This feels like those stupid badly written Disney twist villains. A character who has been good for the majority of the movie suddenly reveals "oh by the way, i'm actually EVIL." It literally comes out of nowhere, no hints, no foreshadowing, no build up. Its just done for the sake of creating a twist but is not earned. This backstory just feels totally out of character.
Your application of morality on this narrative is excessively simplistic, if you can plainly say that Hiroshi was "good" until his history of serial monogamy was published.
You have to not pay attention to how he's been deteriorating since after the baseball game, and you have to forget
the beginning of this manga, which informs us that Kanae is murdered by him and this story is an extended flashback.
Your value judgement of his serial monogamy is also strange. That's hardly "evil"-- it stems from either immaturity or a mental disorder, and it's absolutely hurtful to the women he's with, but he also made it a point to promptly break up with them instead of hurting them more by maintaining a relationship when he's lost all interest. He's even ignorant as to why it repeatedly happens. Presumably, the conclusion of this backstory is the proximate cause of why he doesn't want to have sex willy-nilly.

Records from a dataset:
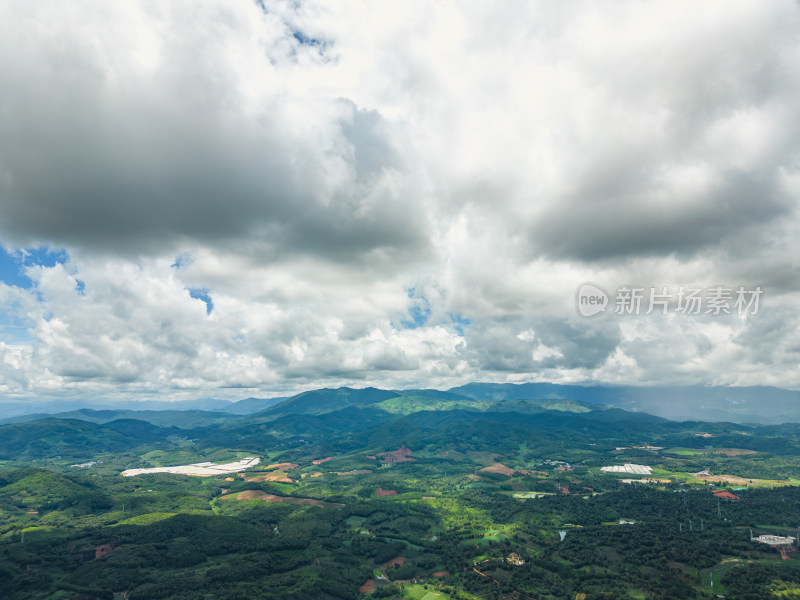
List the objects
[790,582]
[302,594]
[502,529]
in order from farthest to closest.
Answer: [502,529]
[302,594]
[790,582]

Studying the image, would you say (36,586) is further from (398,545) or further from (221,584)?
(398,545)

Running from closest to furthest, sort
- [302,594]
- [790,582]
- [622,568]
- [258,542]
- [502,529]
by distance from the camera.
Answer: [790,582], [302,594], [622,568], [258,542], [502,529]

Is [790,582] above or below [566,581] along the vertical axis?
above

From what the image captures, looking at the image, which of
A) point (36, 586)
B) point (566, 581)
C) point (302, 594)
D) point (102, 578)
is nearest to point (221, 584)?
point (302, 594)

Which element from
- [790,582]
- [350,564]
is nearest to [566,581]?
[790,582]

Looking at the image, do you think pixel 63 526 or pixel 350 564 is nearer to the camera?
pixel 350 564

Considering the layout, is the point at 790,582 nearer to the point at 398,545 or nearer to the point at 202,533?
the point at 398,545

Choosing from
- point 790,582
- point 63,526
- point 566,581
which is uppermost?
point 790,582

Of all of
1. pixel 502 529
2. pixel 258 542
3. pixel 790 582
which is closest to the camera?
pixel 790 582

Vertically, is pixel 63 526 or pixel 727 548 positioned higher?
pixel 727 548
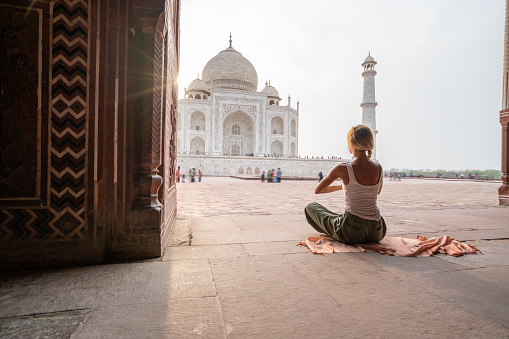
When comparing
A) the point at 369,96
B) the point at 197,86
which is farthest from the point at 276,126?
the point at 369,96

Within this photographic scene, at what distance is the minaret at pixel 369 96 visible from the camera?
2373 centimetres

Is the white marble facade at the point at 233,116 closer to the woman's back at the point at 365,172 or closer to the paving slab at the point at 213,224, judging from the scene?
the paving slab at the point at 213,224

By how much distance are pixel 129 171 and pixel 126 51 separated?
2.28ft

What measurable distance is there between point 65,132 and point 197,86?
2749cm

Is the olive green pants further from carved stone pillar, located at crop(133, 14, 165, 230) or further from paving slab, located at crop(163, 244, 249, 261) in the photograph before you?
carved stone pillar, located at crop(133, 14, 165, 230)

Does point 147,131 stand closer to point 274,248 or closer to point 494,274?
point 274,248

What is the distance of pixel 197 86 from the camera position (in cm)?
2739

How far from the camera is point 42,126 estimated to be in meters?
1.46

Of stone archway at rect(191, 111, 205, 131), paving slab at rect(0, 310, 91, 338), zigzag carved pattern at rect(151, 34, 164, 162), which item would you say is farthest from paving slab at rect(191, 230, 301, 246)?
stone archway at rect(191, 111, 205, 131)

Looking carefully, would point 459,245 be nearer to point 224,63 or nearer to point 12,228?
point 12,228

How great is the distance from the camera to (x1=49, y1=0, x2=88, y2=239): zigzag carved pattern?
58.4 inches

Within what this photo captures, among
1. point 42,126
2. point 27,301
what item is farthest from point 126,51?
point 27,301

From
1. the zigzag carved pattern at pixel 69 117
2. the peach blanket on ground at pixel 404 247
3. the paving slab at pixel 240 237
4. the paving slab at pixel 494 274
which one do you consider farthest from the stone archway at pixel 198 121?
the paving slab at pixel 494 274

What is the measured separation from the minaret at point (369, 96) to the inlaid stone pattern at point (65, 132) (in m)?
24.7
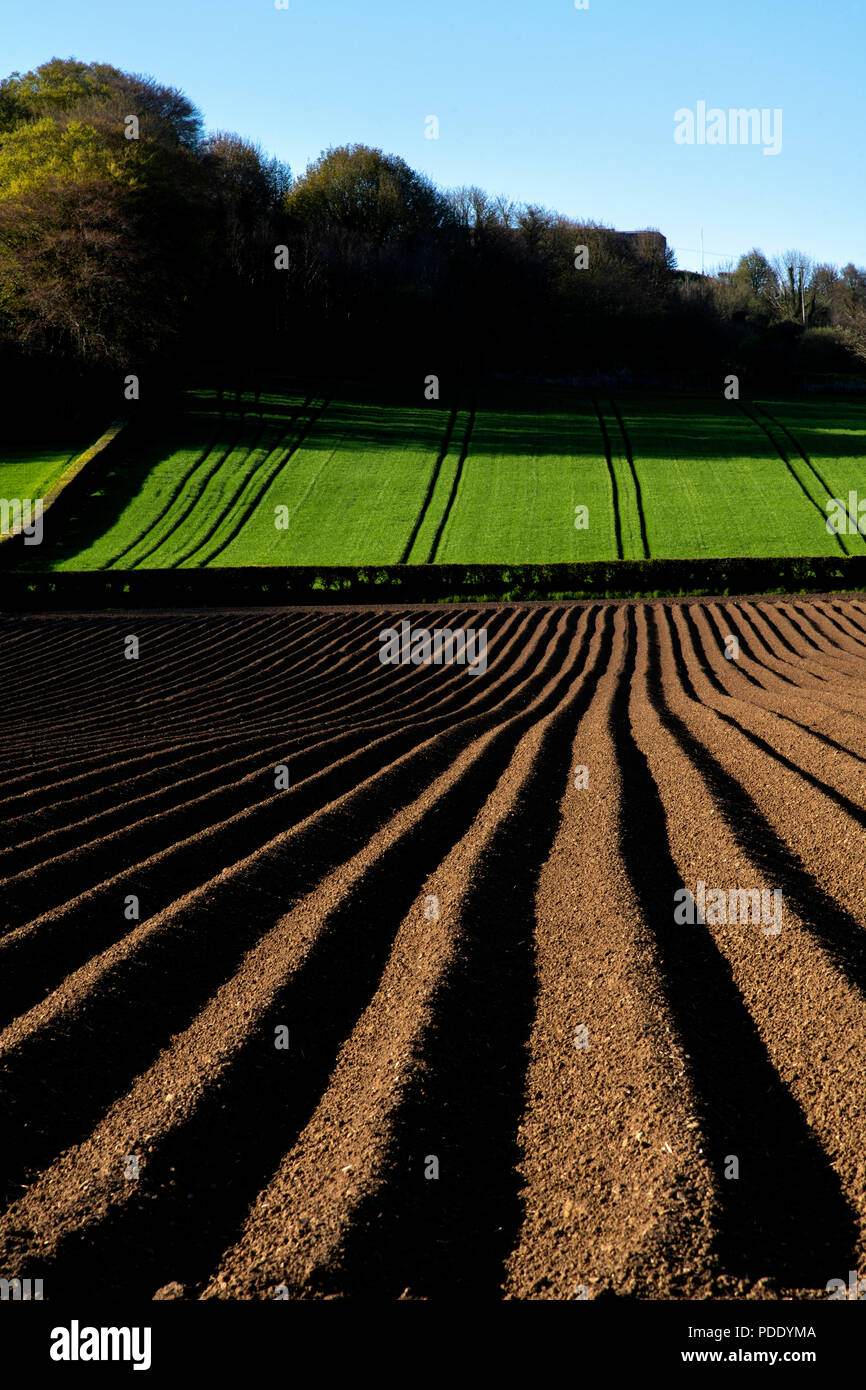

# [WORK REQUIRED]
Carry on the discussion of Hiroshi's backstory from its final sentence. The records have no connection to the discussion of Hiroshi's backstory.

# [ANSWER SECTION]
Let me make this simple for you: Your brain's made up of tiny cells called Neurons... They connect to each other, and they fire in a certain order to do everything from make you hungry, to let you think about your fingers. This applies to your feelings too. If you make the neurons fire the same way a second time, they fire more weakly.
That is in no way how that works. Even worse, "neurons firing" is the tip of the iceberg when one talks about neurological function.
By your logic, are "neurons firing differently" when you brute-force memorization through
repetition? Are subsequent neuron firings weaker than previous ones in this process, even though more repetition creates more persistent memories?
You cannot experience the same emotion repeatedly with the same intensity for the same event
It's not the same event.
Someone can have wildly different responses to either of their parents dying because these are only "the same" in that they involve the death of a parent. But two entirely different people, with sufficiently different relationships to the child, died. They did so at different points in the child's life, in whatever contexts they did, and for whichever reasons they did-- and their deaths by themselves yield different consequences of their own, also experienced and interpreted by the child. The child observing this themselves were in different states of being in both cases.
So If you've had sex with women before, and you've dealt with their drama, among other things, you don't suddenly freak out at the thought of sleeping with one.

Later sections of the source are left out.